Concomitante a filosofia presente nos Vedas, na Índia há outro importante movimento filosófico e, sem dúvida, inteiramente original, conhecido como Tantra (normalmente desconhecido e confundido no Ocidente). Defendem que, se o Ser ou Atma é eterno, sempre-existente, intocável, como descrito pelos dualistas; ou se não há Ser, como defendem os niilistas budistas, então como explicar as constantes transformações do mundo? O Tantra nos traz a idéia do “Ser Vibrante” ou o Ser que está constantemente sendo; o Ser está sempre mudando; é sempre vibrante, porque a natureza do Ser é estar sempre sendo; jamais ficando estático ou ataráxico, como defendiam os metafísicos gregos. No Tantra, Deus é um todo que está se aprontando.
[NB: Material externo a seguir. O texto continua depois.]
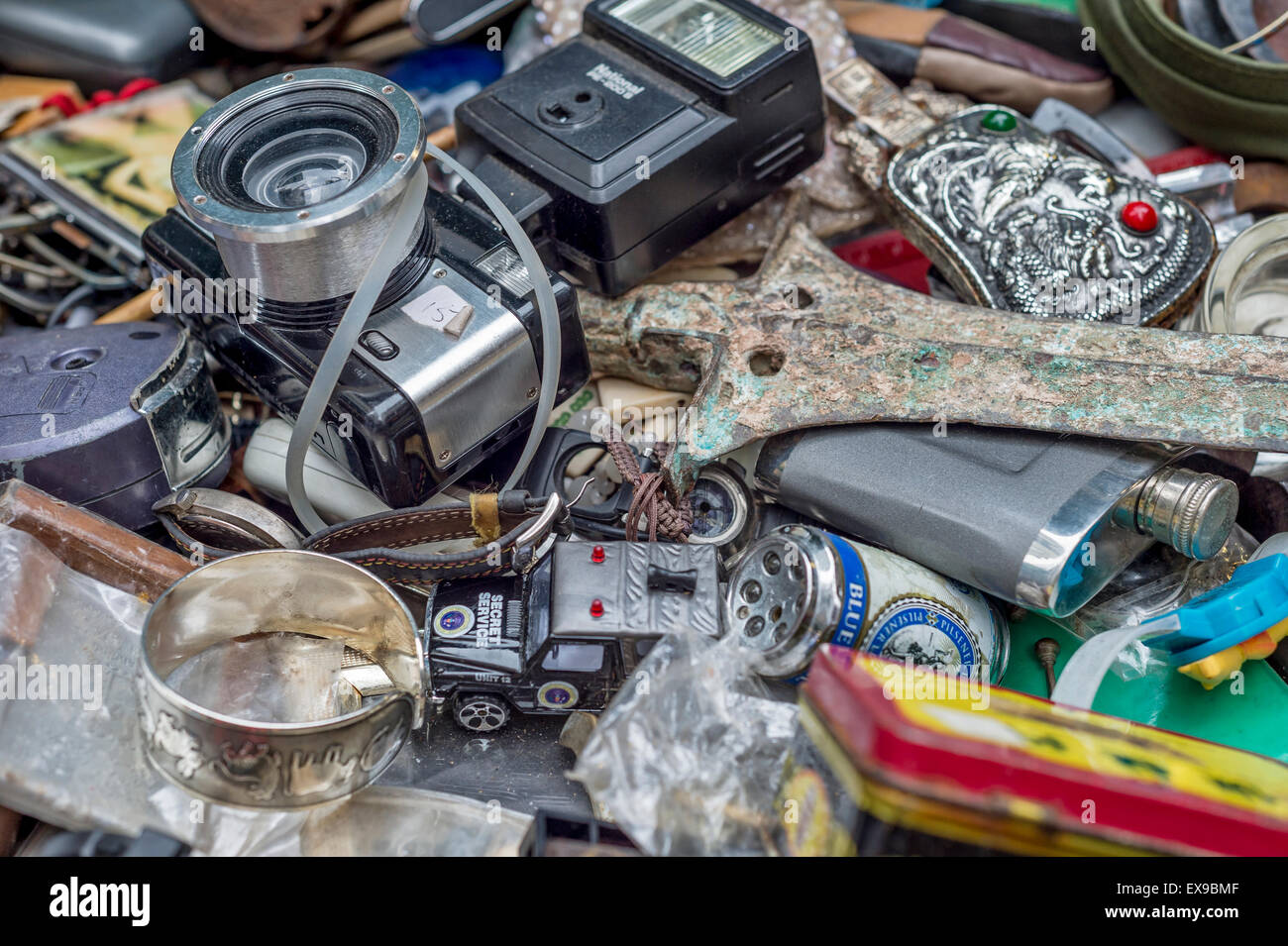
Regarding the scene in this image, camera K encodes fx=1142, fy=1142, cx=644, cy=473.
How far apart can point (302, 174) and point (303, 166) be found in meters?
0.02

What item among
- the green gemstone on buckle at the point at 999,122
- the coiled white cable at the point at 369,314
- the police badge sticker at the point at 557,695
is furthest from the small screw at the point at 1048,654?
the green gemstone on buckle at the point at 999,122

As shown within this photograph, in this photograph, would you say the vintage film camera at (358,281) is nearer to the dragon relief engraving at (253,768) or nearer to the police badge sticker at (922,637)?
the dragon relief engraving at (253,768)

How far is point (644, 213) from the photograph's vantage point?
1.72m

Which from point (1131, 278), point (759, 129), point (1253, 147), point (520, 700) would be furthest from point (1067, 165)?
point (520, 700)

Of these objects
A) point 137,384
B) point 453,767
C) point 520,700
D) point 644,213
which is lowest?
point 453,767

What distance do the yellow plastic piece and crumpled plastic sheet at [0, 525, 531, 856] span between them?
0.86 m

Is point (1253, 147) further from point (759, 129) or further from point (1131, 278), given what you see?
point (759, 129)

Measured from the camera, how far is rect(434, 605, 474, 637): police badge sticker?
1405 millimetres

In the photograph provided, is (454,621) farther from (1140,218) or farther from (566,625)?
(1140,218)

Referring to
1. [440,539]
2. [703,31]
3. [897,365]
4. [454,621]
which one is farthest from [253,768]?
[703,31]

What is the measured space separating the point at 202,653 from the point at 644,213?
0.88 meters

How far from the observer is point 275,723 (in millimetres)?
1207

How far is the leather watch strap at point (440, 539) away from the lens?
1.44 meters
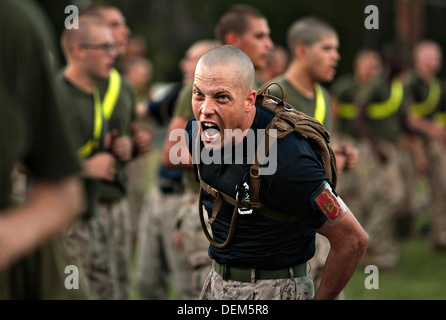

A filosofia do Tantra está mais para a Dialética do que para a Metafísica, sem desprezar os aspectos de nenhum dos dois pontos filosóficos. O mais importante propositor da filosofia do Atma vibrante ou dinâmico, também conhecido como Spanda Tattva, foi Vasugupta. Num famoso texto denominado Siva Sutra (Escritos Auspiciosos), Vasugupta defende a idéia de que o Atma é a própria consciência ou Chaitanya, e que a natureza da consciência é sempre-Ser.

Conclusão
Para resumir o que dissemos acima, retomemos os aspectos na Filosofia da seguinte forma:
1. Três aspectos do Absoluto: Deus ou Brahman; Natureza ou Prakriti, e Homem ou Jiva (alma individual que têm consciência de si);
2. Dvaita: Deus, Natureza e o Jiva são distintos uns dos outros; o Ser ou alma é ataráxico, eterno, sempre existente, um mero espectador das ações do Jiva;
3. Advaita: Deus, Natureza e Jiva são três aspectos do Brahman ou Absoluto; somente há a unidade de tudo e de todos ou Brahman, e a distinção entre um aspecto de outro de Brahman é devido à Maya ou ilusão da Verdade.
4. Tantra, o Ser está sempre sendo; Ele é dinâmico, e a própria Consciência.